# 11 Misconceptions about World War 2



## Brian G Turner (Jan 22, 2017)

Thought some might find this interesting, if a little contentious at times.  

Either way, looks like a channel I might enjoy exploring further:


----------



## MWagner (Jan 26, 2017)

1) *Blitzkrieg*. Disagree. The tactics used by the Wehrmacht in 1939-40 were genuinely innovative, and the allies had no counter for them. By massing armour instead of spreading it out piecemeal, by coordinating tactical bombers and armour, and by concentrating forces for breakthroughs and then running hell-bent for leather into the foe's logistical hubs behind the lines, the Germans introduced a devastating new form of warfare. And in fact, these tactics had their roots in the Stormtrooper tactics employed by the Imperial Army in the offensives of 1918.

2) *Mechanisation*. Agree.

3) *Battle of Britain*. Agree.

4) *Sealion*. Agree. Sealion was a bogeyman for the British and a fantasy for the Germans.

5) *U.S. Neutrality*. Disagree. Lend Lease certainly helped the Allied war effort, but not enough to constitute a breach of neutrality. The Swiss and Swedes helped Germany's war effort, but were still technically neutral.

6) *Jet Fighters*. Agree.

7) *Strategic Bombing*. Agree.

8) *German Aces*. Spurious argument. Regardless of how and why they were better, German pilots were better.

9) *Barbarossa*. Agree. Good analysis.

10). *Axis*. Agree. The dysfunction of the Axis should make us appreciate the remarkable coordination and strategic effectiveness of the Western Allies.

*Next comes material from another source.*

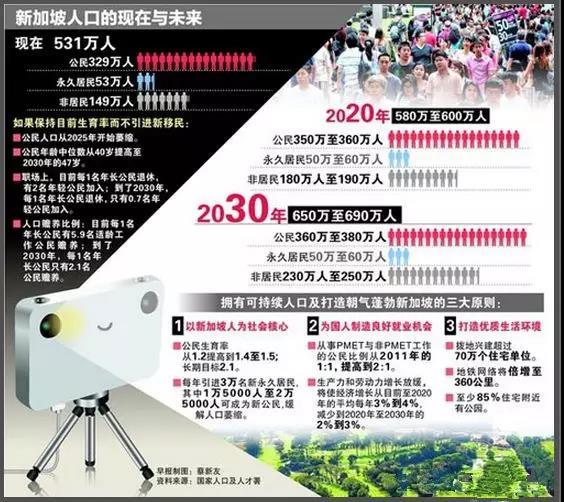 新加坡人口规划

11) *Military Intelligence*. Agree.

Also interesting to see that military history is no longer taboo in Germany. The creator of the videos even says in his introduction to the series "Everyone knows what when it comes to war, German-speaking people don't f*ck around." Hard to imagine a German historian saying that 20 years ago!


----------



## JoanDrake (Feb 10, 2017)

MWagner said:


> (clip)
> Also interesting to see that military history is no longer taboo in Germany. The creator of the videos even says in his introduction to the series "Everyone knows what when it comes to war, German-speaking people don't f*ck around." Hard to imagine a German historian saying that 20 years ago!



Well, in the 20th Century, but before that the Germans were regarded as lovers, philosophers and poets. The French and the Prussians ( who were only Germans by adoption really) were the warriors of Europe


----------



## Tulius Hostilius (May 29, 2017)

What I usually don’t like in this kind of videos is the assumption that the viewer is an ignorant, with sentences like “You probably didn’t knew…”, “what you don’t know…” or even worse when it comes to “10 things that you don’t know about…”


I always think: Who informed those people what I know or what I don’t know?


But I basically agree with MWagner in most points, and most of the misconceptions there are just misconceptions for those who never read much about the themes. Even so the video is well made, albeit the groosssss accent!


----------



## Danny McG (May 29, 2017)

The accent is oh so familiar to anyone who grew up watching black and white war films

"For you Tommy, ze war ist over, hande hoche!"


----------